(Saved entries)
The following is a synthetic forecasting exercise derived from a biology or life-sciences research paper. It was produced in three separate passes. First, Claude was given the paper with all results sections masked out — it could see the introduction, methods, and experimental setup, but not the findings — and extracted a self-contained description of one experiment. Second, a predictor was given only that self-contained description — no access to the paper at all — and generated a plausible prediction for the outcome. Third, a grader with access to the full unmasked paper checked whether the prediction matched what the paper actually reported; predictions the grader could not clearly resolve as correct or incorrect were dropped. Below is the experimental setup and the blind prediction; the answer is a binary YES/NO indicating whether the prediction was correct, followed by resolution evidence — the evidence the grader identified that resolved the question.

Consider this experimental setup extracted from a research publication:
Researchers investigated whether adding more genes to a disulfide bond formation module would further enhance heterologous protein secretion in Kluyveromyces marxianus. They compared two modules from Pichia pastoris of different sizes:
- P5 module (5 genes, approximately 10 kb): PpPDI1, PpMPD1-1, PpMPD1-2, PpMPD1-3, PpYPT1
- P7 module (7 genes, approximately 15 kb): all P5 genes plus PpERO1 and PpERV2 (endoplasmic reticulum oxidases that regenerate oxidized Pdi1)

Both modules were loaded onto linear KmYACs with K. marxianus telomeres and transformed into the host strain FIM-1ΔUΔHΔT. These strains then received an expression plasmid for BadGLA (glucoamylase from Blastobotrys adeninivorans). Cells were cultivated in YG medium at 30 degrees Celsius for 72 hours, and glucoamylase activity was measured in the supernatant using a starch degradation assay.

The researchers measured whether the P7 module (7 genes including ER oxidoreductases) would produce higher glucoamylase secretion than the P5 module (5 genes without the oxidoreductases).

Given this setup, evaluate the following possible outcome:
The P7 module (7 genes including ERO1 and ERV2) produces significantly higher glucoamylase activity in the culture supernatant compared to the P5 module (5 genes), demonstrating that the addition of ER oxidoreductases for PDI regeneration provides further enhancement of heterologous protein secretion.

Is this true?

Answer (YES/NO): NO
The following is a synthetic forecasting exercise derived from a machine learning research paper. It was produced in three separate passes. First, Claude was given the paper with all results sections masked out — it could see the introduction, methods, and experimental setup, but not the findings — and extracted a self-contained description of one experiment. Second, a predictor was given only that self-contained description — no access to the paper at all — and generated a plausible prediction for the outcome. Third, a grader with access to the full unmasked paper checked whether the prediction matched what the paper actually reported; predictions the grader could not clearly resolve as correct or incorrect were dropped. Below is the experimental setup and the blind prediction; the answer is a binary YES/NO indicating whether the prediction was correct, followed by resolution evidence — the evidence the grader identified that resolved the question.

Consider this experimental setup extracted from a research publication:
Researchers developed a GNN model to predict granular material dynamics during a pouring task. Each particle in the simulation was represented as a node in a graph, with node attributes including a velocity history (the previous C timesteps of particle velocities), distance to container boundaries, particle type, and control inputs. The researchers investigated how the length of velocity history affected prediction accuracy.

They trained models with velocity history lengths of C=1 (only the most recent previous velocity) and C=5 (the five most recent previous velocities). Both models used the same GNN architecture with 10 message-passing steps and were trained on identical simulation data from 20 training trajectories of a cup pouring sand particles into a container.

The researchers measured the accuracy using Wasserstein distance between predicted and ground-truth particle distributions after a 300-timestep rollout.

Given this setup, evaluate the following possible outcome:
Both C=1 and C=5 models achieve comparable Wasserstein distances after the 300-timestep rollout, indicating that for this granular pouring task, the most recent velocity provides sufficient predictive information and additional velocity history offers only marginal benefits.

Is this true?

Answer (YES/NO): NO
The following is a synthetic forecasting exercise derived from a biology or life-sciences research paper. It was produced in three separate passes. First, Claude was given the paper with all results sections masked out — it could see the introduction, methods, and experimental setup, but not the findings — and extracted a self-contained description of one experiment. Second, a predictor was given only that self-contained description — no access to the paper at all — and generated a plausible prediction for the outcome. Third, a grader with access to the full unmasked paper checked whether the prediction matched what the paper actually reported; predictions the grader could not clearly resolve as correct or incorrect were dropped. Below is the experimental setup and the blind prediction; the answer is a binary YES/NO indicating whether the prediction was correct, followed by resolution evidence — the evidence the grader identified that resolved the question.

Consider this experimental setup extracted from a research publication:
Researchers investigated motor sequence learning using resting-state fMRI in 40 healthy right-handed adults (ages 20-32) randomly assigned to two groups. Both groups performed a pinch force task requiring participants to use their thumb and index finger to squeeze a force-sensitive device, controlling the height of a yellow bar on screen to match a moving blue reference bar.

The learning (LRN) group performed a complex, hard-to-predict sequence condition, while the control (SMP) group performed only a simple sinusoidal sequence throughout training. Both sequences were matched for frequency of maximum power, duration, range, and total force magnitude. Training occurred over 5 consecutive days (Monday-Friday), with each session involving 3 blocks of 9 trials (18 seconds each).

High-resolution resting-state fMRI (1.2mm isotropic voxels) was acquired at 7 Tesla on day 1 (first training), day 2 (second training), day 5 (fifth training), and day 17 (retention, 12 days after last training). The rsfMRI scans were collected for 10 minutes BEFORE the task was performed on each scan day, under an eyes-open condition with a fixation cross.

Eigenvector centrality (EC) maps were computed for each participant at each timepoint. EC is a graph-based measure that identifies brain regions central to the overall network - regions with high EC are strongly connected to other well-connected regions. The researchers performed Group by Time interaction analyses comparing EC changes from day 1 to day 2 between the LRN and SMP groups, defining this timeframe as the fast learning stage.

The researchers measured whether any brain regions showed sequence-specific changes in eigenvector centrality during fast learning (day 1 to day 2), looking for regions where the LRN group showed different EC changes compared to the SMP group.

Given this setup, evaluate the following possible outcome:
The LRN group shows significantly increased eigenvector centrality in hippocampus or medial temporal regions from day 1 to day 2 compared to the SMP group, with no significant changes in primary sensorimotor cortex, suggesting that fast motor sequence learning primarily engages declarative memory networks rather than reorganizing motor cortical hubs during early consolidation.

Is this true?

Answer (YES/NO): NO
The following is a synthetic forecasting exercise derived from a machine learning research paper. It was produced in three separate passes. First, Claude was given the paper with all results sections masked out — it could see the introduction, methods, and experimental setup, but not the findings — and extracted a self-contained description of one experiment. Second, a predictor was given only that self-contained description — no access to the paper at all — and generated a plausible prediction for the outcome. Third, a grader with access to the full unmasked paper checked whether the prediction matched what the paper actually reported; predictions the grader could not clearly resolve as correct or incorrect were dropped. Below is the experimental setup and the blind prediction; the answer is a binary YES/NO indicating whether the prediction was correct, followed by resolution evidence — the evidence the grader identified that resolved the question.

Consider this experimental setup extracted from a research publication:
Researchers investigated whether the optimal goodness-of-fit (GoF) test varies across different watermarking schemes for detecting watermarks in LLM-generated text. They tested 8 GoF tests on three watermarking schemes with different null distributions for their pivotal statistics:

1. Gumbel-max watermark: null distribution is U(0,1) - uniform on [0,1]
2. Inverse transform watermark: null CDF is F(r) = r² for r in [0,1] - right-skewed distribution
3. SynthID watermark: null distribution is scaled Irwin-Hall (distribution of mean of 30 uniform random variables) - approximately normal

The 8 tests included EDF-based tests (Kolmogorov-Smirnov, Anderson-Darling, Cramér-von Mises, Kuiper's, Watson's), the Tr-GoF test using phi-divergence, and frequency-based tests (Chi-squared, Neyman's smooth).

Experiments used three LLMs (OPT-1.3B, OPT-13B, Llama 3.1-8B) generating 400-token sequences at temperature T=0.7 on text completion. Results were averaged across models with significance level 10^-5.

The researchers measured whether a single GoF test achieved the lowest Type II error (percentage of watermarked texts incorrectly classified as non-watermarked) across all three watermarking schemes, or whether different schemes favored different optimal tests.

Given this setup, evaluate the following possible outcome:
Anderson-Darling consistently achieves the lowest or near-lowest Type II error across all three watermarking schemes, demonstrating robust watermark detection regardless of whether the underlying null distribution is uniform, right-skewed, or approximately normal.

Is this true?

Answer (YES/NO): NO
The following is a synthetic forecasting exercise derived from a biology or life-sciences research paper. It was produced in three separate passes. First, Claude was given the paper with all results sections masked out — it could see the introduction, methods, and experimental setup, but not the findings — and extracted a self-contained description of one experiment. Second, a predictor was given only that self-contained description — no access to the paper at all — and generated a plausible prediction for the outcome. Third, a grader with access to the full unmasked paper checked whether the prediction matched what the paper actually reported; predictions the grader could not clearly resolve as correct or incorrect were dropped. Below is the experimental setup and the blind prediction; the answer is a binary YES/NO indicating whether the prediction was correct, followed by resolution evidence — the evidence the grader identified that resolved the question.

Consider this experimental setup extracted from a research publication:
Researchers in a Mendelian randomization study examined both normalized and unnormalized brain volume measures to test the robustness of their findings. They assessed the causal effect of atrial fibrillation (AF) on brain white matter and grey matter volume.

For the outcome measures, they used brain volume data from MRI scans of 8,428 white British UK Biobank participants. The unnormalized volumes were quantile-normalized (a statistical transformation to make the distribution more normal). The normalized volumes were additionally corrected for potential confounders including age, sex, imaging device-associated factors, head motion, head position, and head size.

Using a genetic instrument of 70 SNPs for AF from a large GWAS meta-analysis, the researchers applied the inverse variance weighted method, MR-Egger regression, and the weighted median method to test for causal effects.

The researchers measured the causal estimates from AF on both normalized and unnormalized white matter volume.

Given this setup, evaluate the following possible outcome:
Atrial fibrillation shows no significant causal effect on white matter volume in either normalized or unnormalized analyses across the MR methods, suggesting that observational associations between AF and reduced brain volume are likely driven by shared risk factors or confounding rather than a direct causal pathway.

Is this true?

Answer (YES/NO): NO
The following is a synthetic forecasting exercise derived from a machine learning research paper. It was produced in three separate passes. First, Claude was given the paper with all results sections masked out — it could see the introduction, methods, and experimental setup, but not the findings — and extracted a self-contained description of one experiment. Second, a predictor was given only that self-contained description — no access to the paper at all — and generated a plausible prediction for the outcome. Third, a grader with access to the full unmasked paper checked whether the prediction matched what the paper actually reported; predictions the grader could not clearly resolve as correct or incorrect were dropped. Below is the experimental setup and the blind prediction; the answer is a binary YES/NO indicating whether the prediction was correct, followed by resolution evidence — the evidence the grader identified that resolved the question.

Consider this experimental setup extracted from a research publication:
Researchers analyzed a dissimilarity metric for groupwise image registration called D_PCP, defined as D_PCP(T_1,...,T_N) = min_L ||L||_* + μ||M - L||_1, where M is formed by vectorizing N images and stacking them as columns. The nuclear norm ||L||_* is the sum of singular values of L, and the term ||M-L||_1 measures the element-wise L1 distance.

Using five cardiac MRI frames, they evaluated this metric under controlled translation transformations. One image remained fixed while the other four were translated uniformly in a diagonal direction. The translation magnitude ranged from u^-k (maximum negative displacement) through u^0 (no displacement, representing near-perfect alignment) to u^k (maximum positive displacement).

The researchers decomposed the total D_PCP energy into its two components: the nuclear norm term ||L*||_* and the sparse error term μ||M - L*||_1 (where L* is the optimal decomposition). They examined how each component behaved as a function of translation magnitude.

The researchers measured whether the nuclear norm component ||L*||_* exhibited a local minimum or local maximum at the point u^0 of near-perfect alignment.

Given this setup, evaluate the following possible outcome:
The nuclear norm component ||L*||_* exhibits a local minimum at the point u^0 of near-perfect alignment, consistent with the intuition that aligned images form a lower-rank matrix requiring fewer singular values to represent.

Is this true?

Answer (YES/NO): NO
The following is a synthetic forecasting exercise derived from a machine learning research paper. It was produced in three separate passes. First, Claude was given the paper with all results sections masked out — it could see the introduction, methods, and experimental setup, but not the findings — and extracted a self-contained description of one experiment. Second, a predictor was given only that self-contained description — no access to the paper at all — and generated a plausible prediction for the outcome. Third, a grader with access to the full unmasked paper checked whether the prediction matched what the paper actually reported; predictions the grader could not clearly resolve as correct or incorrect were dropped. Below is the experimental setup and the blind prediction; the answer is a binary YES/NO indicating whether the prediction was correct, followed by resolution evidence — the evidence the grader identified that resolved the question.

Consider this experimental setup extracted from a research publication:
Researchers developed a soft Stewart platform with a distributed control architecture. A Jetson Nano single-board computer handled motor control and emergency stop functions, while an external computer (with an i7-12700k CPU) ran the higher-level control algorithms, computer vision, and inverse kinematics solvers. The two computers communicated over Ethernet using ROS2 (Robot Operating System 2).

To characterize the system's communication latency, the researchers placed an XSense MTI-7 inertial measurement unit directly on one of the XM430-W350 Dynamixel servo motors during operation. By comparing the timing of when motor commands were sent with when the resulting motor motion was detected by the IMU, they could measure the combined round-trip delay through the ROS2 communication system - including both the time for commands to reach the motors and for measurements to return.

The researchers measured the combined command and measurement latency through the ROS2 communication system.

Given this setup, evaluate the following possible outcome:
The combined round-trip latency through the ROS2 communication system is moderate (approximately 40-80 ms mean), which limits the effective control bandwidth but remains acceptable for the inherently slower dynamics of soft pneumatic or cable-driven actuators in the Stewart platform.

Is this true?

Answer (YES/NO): NO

▶ **Your objective**: Show all lines from the data that contain "local".

▶ **Task answer**:
The researchers measured whether the nuclear norm component ||L*||_* exhibited a local minimum or local maximum at the point u^0 of near-perfect alignment.
The nuclear norm component ||L*||_* exhibits a local minimum at the point u^0 of near-perfect alignment, consistent with the intuition that aligned images form a lower-rank matrix requiring fewer singular values to represent.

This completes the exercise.